Endósporos: Estruturas de Resistência Bacteriana
Alguns gêneros de bactérias Gram-positivas, como Bacillus e Clostridium, são capazes de formar endósporos. Estas são estruturas não-reprodutivas, dormentes e extremamente resistentes a condições ambientais adversas, como calor, radiação e desidratação. O endósporo se forma dentro do citoplasma da célula-mãe, onde uma cópia do DNA e ribossomos é envolvida por uma membrana plasmática, criando um novo compartimento. Esta estrutura é então protegida por uma multicamada rígida de peptidoglicano e proteínas, chamada córtex. Uma vez maduro, o endósporo é liberado para o ambiente. Embora o nome seja similar, endósporos bacterianos diferem dos esporos eucariontes, pois sua função principal não é a reprodução, mas sim a sobrevivência em condições desfavoráveis.
As bactérias demonstram uma extraordinária diversidade metabólica, permitindo-lhes prosperar em uma vasta gama de ambientes. O metabolismo bacteriano pode ser categorizado com base em três critérios principais: a fonte de energia, o doador de elétrons e a fonte de carbono utilizada para o crescimento. Além disso, para organismos que realizam respiração, o aceptor de elétrons também é um fator classificatório.
Muitas bactérias possuem a capacidade de se locomover ativamente, utilizando diversos mecanismos adaptados ao seu ambiente. A movimentação é essencial para a busca de nutrientes, fuga de predadores e colonização de novos habitats. O tipo mais estudado em ambientes aquosos é o movimento flagelar, mas outras formas de locomoção também existem.
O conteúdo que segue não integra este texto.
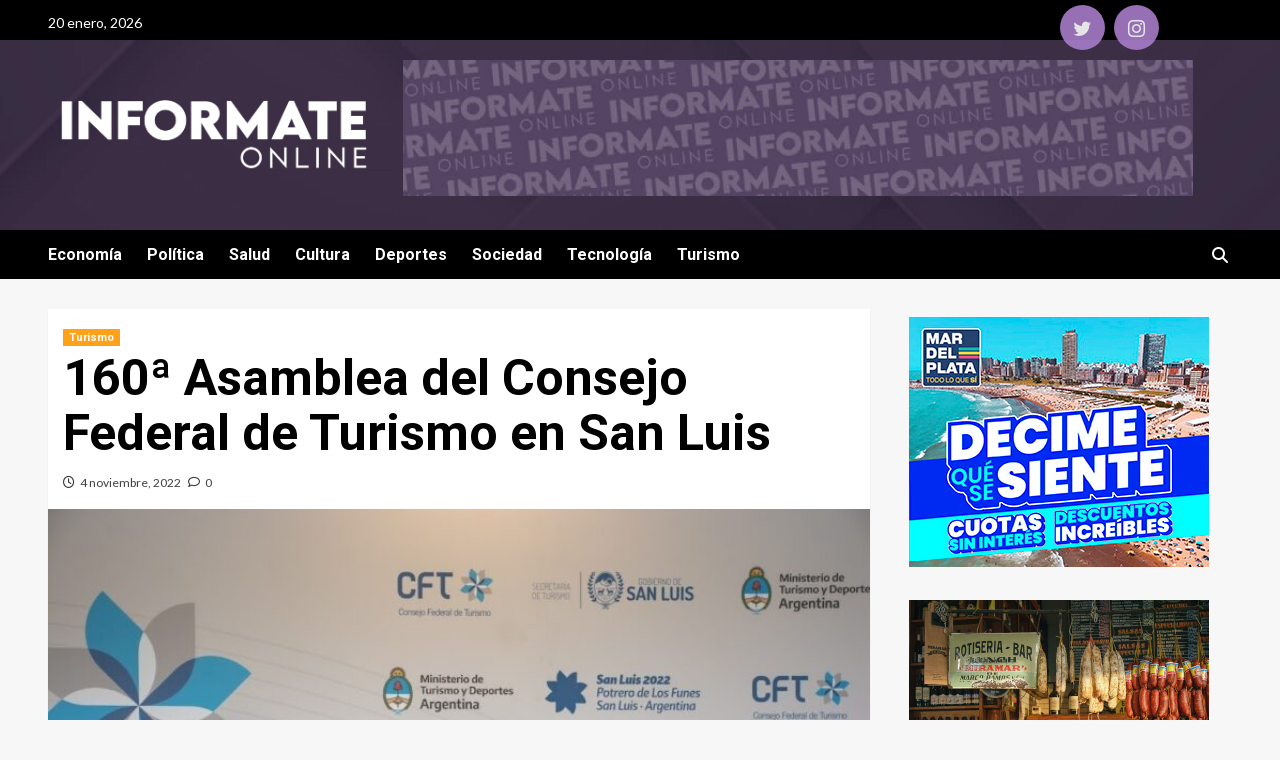

--- FILE ---
content_type: text/css
request_url: https://informateonline.com.ar/wp-content/themes/newsment/style.css?ver=1.1.0
body_size: 7457
content:
/*
Theme Name: Newsment
Theme URI: https://afthemes.com/products/newsment/
Author: AF themes
Author URI: https://afthemes.com
Requires at least: 4.0
Requires PHP: 5.6
Tested up to: 6.2
Description:  Newsment is a child theme of CoverNews. The theme has a new advertisement widget area, default header image as well as some significant fonts and color configuration adjustments. In addition, the design also modified some of the default nature of the front page layout. You can implement layouts such as a personal blog, modern news journals, fashion magazines, travel blogging & magazine, vibrant news sites, and more. It is also compatible with Elementor, Gutenberg, and RTL language support along with the WooCommerce plugin that helps you to integrate an online business with your blog easily with the help of the available customizer options and widgets. The theme is SEO friendly with optimized code and awesome support.
See Demo: https://demos.afthemes.com/covernews/newsment/
Support: https://afthemes.com/supports/
Template: covernews
Version: 1.1.0
License: GNU General Public License v2 or later
License URI: http://www.gnu.org/licenses/gpl-2.0.html
Text Domain: newsment
Tags: news, blog, entertainment, one-column, two-columns, left-sidebar, right-sidebar, custom-background, custom-menu, featured-images, full-width-template, custom-header, translation-ready, theme-options, threaded-comments

This theme, like WordPress, is licensed under the GPL.
Use it to make something cool, have fun, and share what you've learned with others.

Newsment WordPress Theme, Copyright 2022 AF themes
Newsment is distributed under the terms of the GNU GPL v2 or later.
*/

body h1,
body h2,
body h3,
body h4,
body h5,
body h6,
body .main-navigation a,
body .font-family-1,
body .site-description,
body .trending-posts-line,
body .widget-title,
body .em-widget-subtitle,
body .grid-item-metadata .item-metadata,
body .af-navcontrols .slide-count,
body .figure-categories .cat-links,
body .nav-links a {
font-family: 'Roboto';
}

body .full-plus-list .spotlight-post:first-of-type .figure-categories .cat-links a.covernews-categories
body .figure-categories .cat-links a.covernews-categories {
    background-color: #12A86B;
    color: #ffffff;
    
}

.covernews_tabbed_posts_widget .figure-categories .cat-links a.covernews-categories, 
.list .spotlight-post .figure-categories .cat-links a.covernews-categories, 
.full-plus-list .spotlight-post .figure-categories .cat-links a.covernews-categories, 
.trending-posts-vertical-carousel .figure-categories .cat-links a.covernews-categories, 
.trending-story .figure-categories .cat-links a.covernews-categories{
color: #12A86B;
}

/*C23B0E*/
body .full-plus-list .spotlight-post:first-of-type .figure-categories .cat-links a.covernews-categories.category-color-2,
body .figure-categories .cat-links a.category-color-2 { 
	background-color: #FF8C02;
	color: #ffffff;
    
}


.trending-story .figure-categories .cat-links a.covernews-categories.category-color-2, 
.list .spotlight-post .figure-categories .cat-links a.covernews-categories.category-color-2, 
.full-plus-list .spotlight-post .figure-categories .cat-links a.covernews-categories.category-color-2, 
.covernews_tabbed_posts_widget .figure-categories .cat-links a.covernews-categories.category-color-2, 
.trending-posts-vertical-carousel .figure-categories .cat-links a.covernews-categories.category-color-2{
    color: #FF8C02;
}


body .full-plus-list .spotlight-post:first-of-type .figure-categories .cat-links a.covernews-categories.category-color-3,
body .figure-categories .cat-links a.category-color-3 {


    background-color: #ED2938;
    color: #ffffff;
}

.trending-story .figure-categories .cat-links a.covernews-categories.category-color-3, 
.list .spotlight-post .figure-categories .cat-links a.covernews-categories.category-color-3, 
.full-plus-list .spotlight-post .figure-categories .cat-links a.covernews-categories.category-color-3, 
.covernews_tabbed_posts_widget .figure-categories .cat-links a.covernews-categories.category-color-3, 
.trending-posts-vertical-carousel .figure-categories .cat-links a.covernews-categories.category-color-3{
    color: #ED2938;
}


body .top-masthead {
    background: #000000;
}

/*6A5550*/

body span.menu-description{
        background: #12A86B;
}



/*Header layout 3*/
.header-layout-3 .masthead-banner .site-branding {
    text-align: center;
}

.header-layout-3 .site-header .site-branding .site-title, .site-branding .site-title{
    font-size: 100px;
    text-transform: uppercase;
}


body .secondary-color,
body button,
body input[type="button"],
body input[type="reset"],
body input[type="submit"],
body .site-content .search-form .search-submit,
body .site-footer .search-form .search-submit,
body .em-post-format i,
body span.header-after:after,
body #secondary .widget-title span:after,
body .af-tabs.nav-tabs > li > a.active:after,
body .af-tabs.nav-tabs > li > a:hover:after,
body .exclusive-posts .exclusive-now,
body span.trending-no,
body .tagcloud a:hover,
body .em-reated-posts .related-title::before, 
body .widget_block .wp-block-search__label::before, 
body .widget_block .wp-block-group__inner-container h1::before, 
body .widget_block .wp-block-group__inner-container h2::before, 
body .widget_block .wp-block-group__inner-container h3::before, 
body .widget_block .wp-block-group__inner-container h4::before, 
body .widget_block .wp-block-group__inner-container h5::before, 
body .widget_block .wp-block-group__inner-container h6::before, 
body span.header-after:after{
        background: #12A86B;
}

body.dark .latest-posts-full .header-details-wrapper .entry-title a:hover, body.dark .entry-title a:visited:hover, body.dark .entry-title a:hover, body.dark h3.article-title.article-title-1 a:visited:hover, body.dark h3.article-title.article-title-1 a:hover, body.dark .trending-posts-carousel h3.article-title a:visited:hover, body.dark .trending-posts-carousel h3.article-title a:hover, body.dark .exclusive-slides a:visited:hover, body.dark .exclusive-slides a:hover, body.dark .article-title.article-title-1 a:visited:hover, body.dark .article-title.article-title-1 a:hover, body.dark .article-title a:visited:hover, body.dark .article-title a:hover, .entry-title a:visited:hover, .entry-title a:hover, h3.article-title.article-title-1 a:visited:hover, h3.article-title.article-title-1 a:hover, .trending-posts-carousel h3.article-title a:visited:hover, .trending-posts-carousel h3.article-title a:hover, .exclusive-slides a:visited:hover, .exclusive-slides a:hover, .article-title.article-title-1 a:visited:hover, .article-title.article-title-1 a:hover, .article-title a:visited:hover, .article-title a:hover{
    color: #12A86B;
}




body .main-navigation{
    background: #000000;
}

body a:hover,
body a:focus,
body a:active,
body .figure-categories-2 .cat-links a
{
        color: #12A86B;
}

body #loader:after {
  border-left-color: #12A86B;
}

.site-footer {
    background: #031c27;
    color: #fff;
}

.site-footer a, 
.site-footer a:hover, 
.site-footer a:visited, 
.site-footer a:active {
    color: #fff;
}


.header-layout-3 .site-header .site-branding .site-title{
    font-size: 100px;
}

@media only screen and (max-width: 320px){
.main-navigation.aft-sticky-navigation span.af-mobile-site-title-wrap .site-title {
    font-size: 26px;
    line-height: 55px;
    }
}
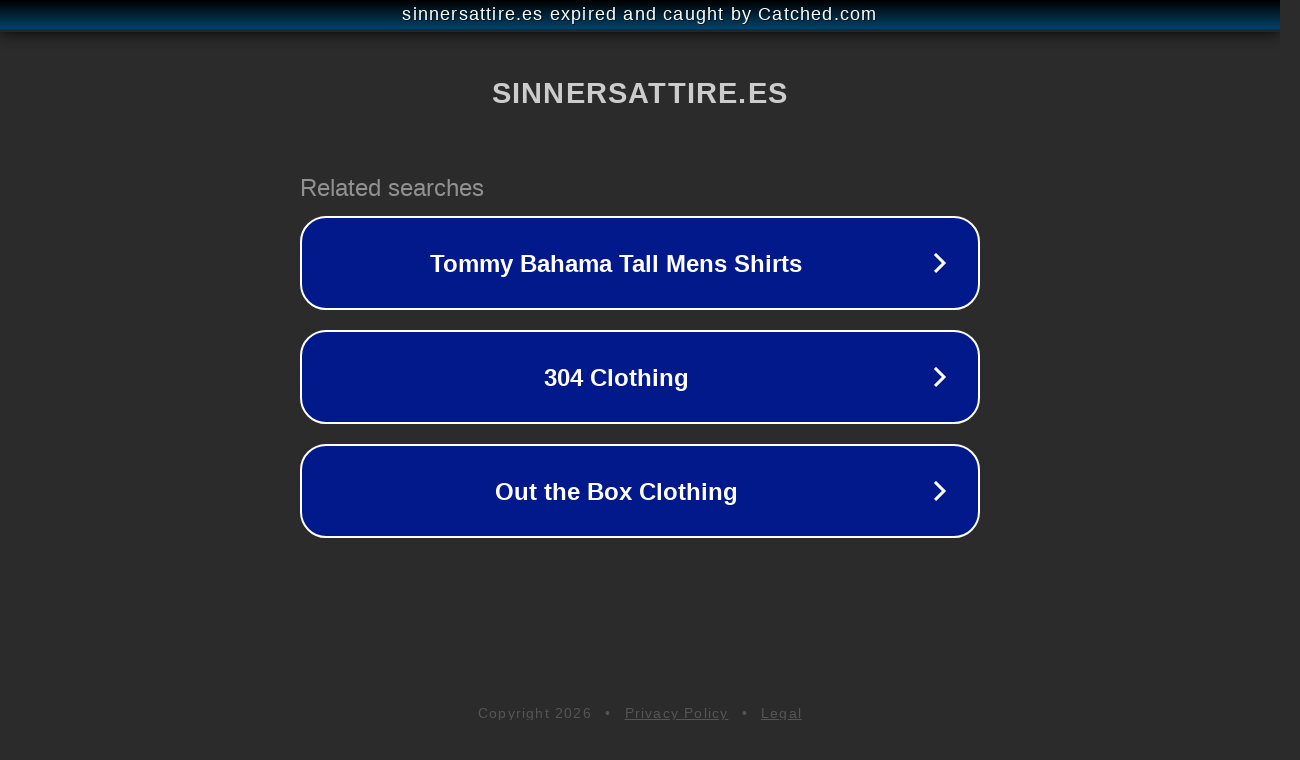

--- FILE ---
content_type: text/html; charset=utf-8
request_url: https://sinnersattire.es/products/hybrid-global-sleeveless-tee-white
body_size: 1106
content:
<!doctype html>
<html data-adblockkey="MFwwDQYJKoZIhvcNAQEBBQADSwAwSAJBANDrp2lz7AOmADaN8tA50LsWcjLFyQFcb/P2Txc58oYOeILb3vBw7J6f4pamkAQVSQuqYsKx3YzdUHCvbVZvFUsCAwEAAQ==_FDbbb9XaMSUyORKp8wh4MVdN1O2rtnVkWOVZ6BlHC9n1nFHdA8P5j5MQq4v3PcwQDJDsoaRz0PMNqJYQ1fcudw==" lang="en" style="background: #2B2B2B;">
<head>
    <meta charset="utf-8">
    <meta name="viewport" content="width=device-width, initial-scale=1">
    <link rel="icon" href="[data-uri]">
    <link rel="preconnect" href="https://www.google.com" crossorigin>
</head>
<body>
<div id="target" style="opacity: 0"></div>
<script>window.park = "[base64]";</script>
<script src="/bogADAGmK.js"></script>
</body>
</html>
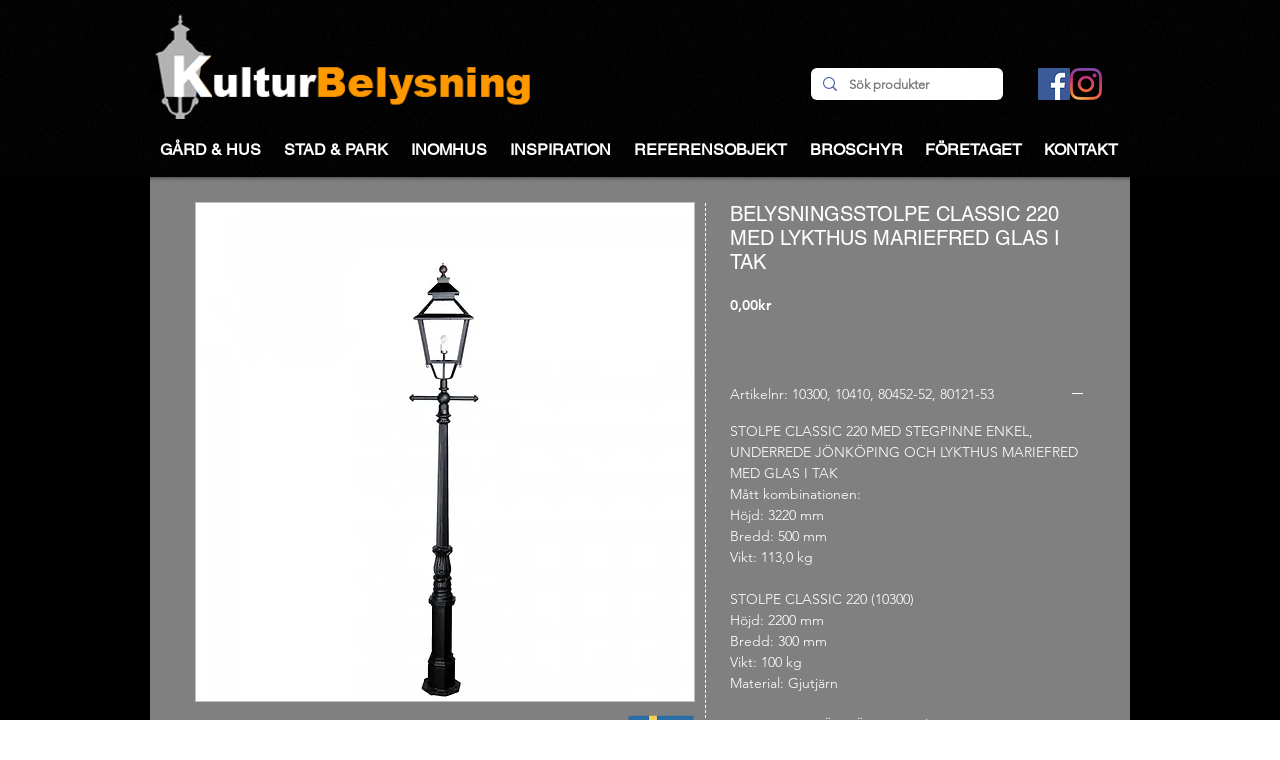

--- FILE ---
content_type: text/html; charset=utf-8
request_url: https://accounts.google.com/o/oauth2/postmessageRelay?parent=https%3A%2F%2Fstatic.parastorage.com&jsh=m%3B%2F_%2Fscs%2Fabc-static%2F_%2Fjs%2Fk%3Dgapi.lb.en.2kN9-TZiXrM.O%2Fd%3D1%2Frs%3DAHpOoo_B4hu0FeWRuWHfxnZ3V0WubwN7Qw%2Fm%3D__features__
body_size: 163
content:
<!DOCTYPE html><html><head><title></title><meta http-equiv="content-type" content="text/html; charset=utf-8"><meta http-equiv="X-UA-Compatible" content="IE=edge"><meta name="viewport" content="width=device-width, initial-scale=1, minimum-scale=1, maximum-scale=1, user-scalable=0"><script src='https://ssl.gstatic.com/accounts/o/2580342461-postmessagerelay.js' nonce="gr_kVoFCJPuHwFYCE7FuzA"></script></head><body><script type="text/javascript" src="https://apis.google.com/js/rpc:shindig_random.js?onload=init" nonce="gr_kVoFCJPuHwFYCE7FuzA"></script></body></html>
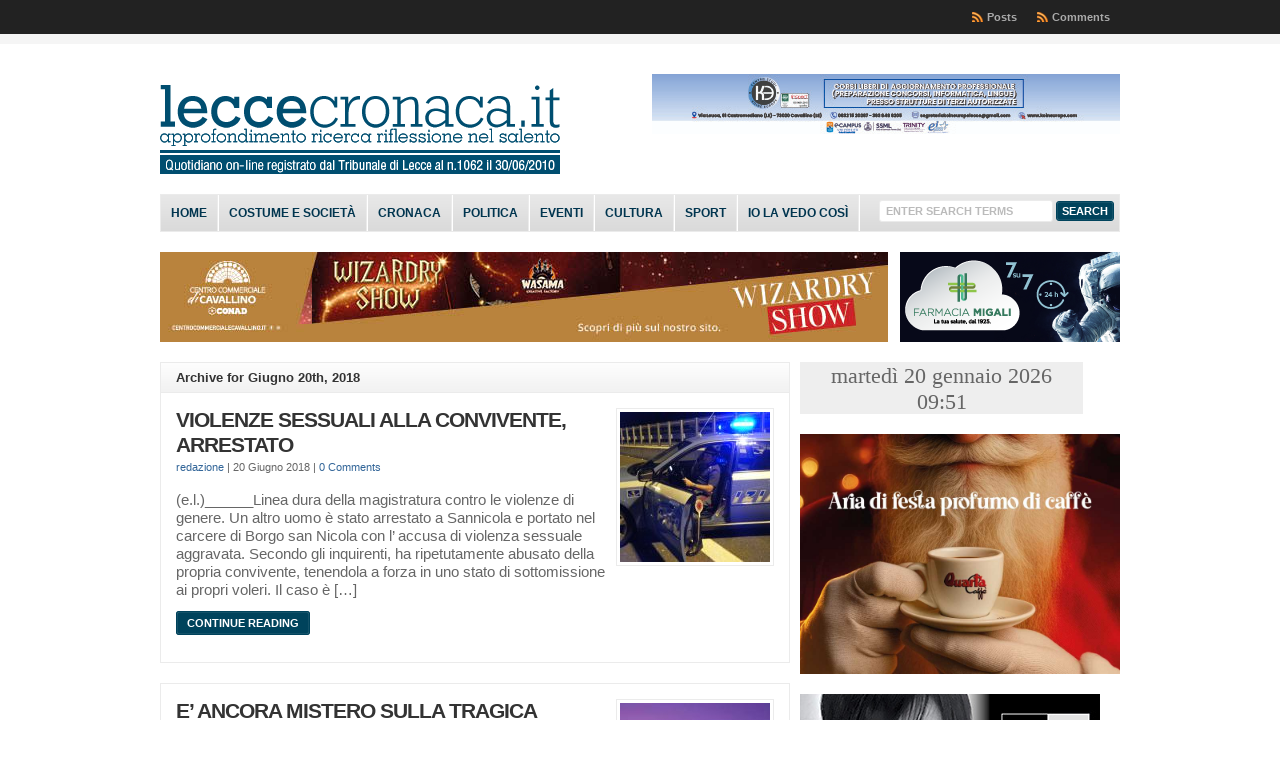

--- FILE ---
content_type: text/plain;charset=UTF-8
request_url: https://free.timeanddate.com/ts.php?t=1768899069778
body_size: -224
content:
1768899069.6261 18

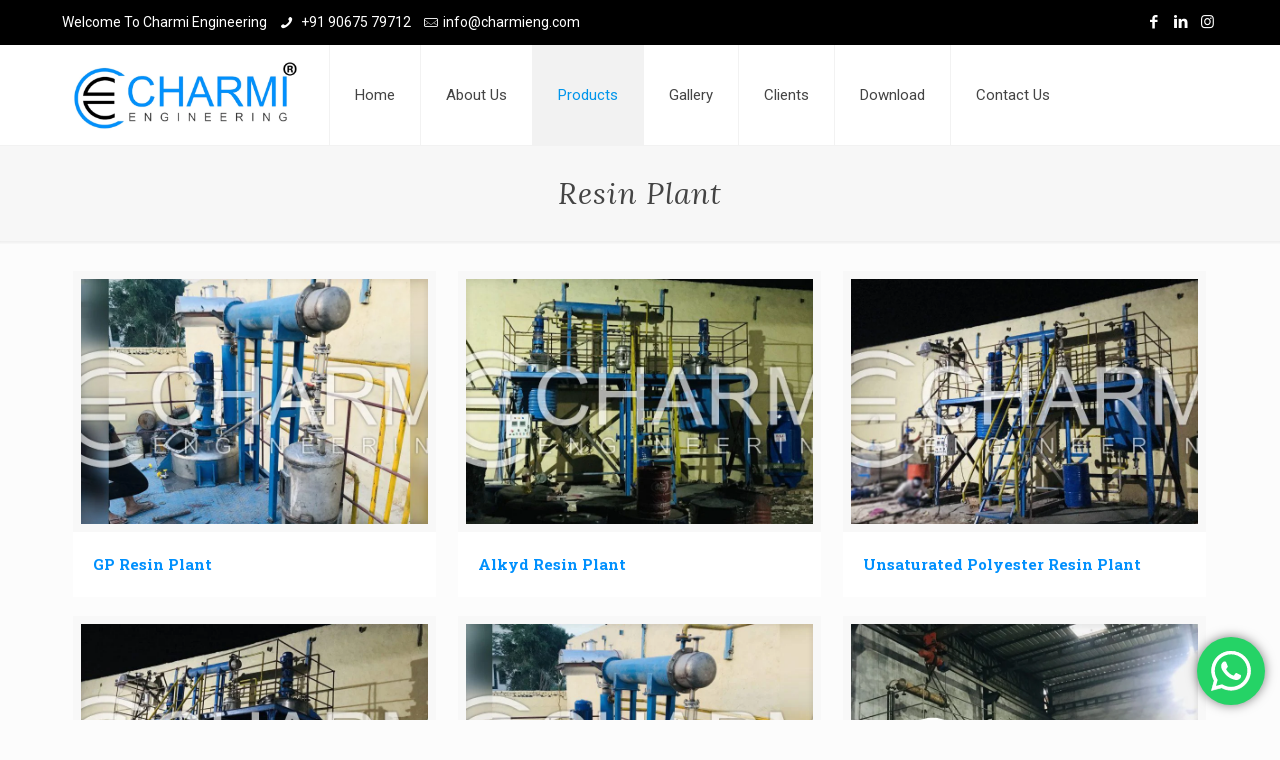

--- FILE ---
content_type: text/css
request_url: https://www.charmieng.com/wp-content/themes/betheme-child/style.css?ver=21.0.4
body_size: -36
content:
/*
Theme Name: Betheme Child
Theme URI: https://themes.muffingroup.com/betheme
Author: Muffin group
Author URI: https://muffingroup.com
Description: Child Theme for Betheme
Template:	betheme
Version: 1.6.1.2
*/
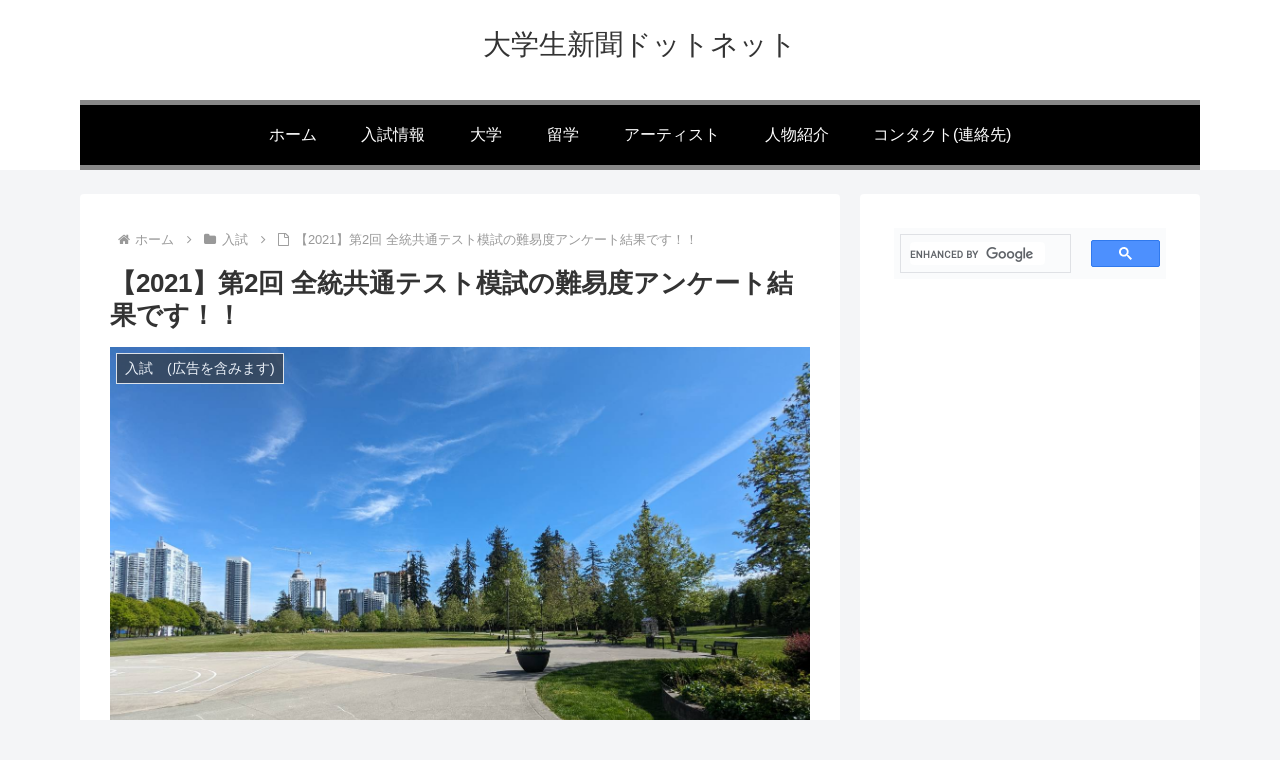

--- FILE ---
content_type: text/html; charset=utf-8
request_url: https://www.google.com/recaptcha/api2/aframe
body_size: 116
content:
<!DOCTYPE HTML><html><head><meta http-equiv="content-type" content="text/html; charset=UTF-8"></head><body><script nonce="V-Th-Hkxw0S2tz9xbKDHPQ">/** Anti-fraud and anti-abuse applications only. See google.com/recaptcha */ try{var clients={'sodar':'https://pagead2.googlesyndication.com/pagead/sodar?'};window.addEventListener("message",function(a){try{if(a.source===window.parent){var b=JSON.parse(a.data);var c=clients[b['id']];if(c){var d=document.createElement('img');d.src=c+b['params']+'&rc='+(localStorage.getItem("rc::a")?sessionStorage.getItem("rc::b"):"");window.document.body.appendChild(d);sessionStorage.setItem("rc::e",parseInt(sessionStorage.getItem("rc::e")||0)+1);localStorage.setItem("rc::h",'1769764117350');}}}catch(b){}});window.parent.postMessage("_grecaptcha_ready", "*");}catch(b){}</script></body></html>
Taxia: Respostas de Movimento a Estímulos
As bactérias são capazes de se mover em resposta a estímulos específicos do ambiente, um comportamento conhecido como 'taxia'. Exemplos incluem a quimiotaxia (movimento em resposta a substâncias químicas), fototaxia (em resposta à luz), mecanotaxia (em resposta a estímulos mecânicos) e magnetotaxia (em resposta a campos magnéticos). Bactérias magnetotáticas, como a Magnetospirillum magnetotacticum, produzem cristais de magnetita ou greigita e se orientam pelo campo magnético terrestre. Em grupos como as mixobactérias, as células individuais se atraem quimicamente, formando pseudo-organismos ameboides que não apenas rastejam, mas também podem formar estruturas de frutificação complexas.
Em organismos unicelulares como as bactérias, o crescimento celular e a reprodução estão intrinsecamente ligados. As bactérias crescem até atingir um determinado tamanho e então se reproduzem, geralmente por um processo de divisão celular assexuada, resultando em novas células idênticas à original. A velocidade de reprodução pode variar drasticamente dependendo das condições ambientais.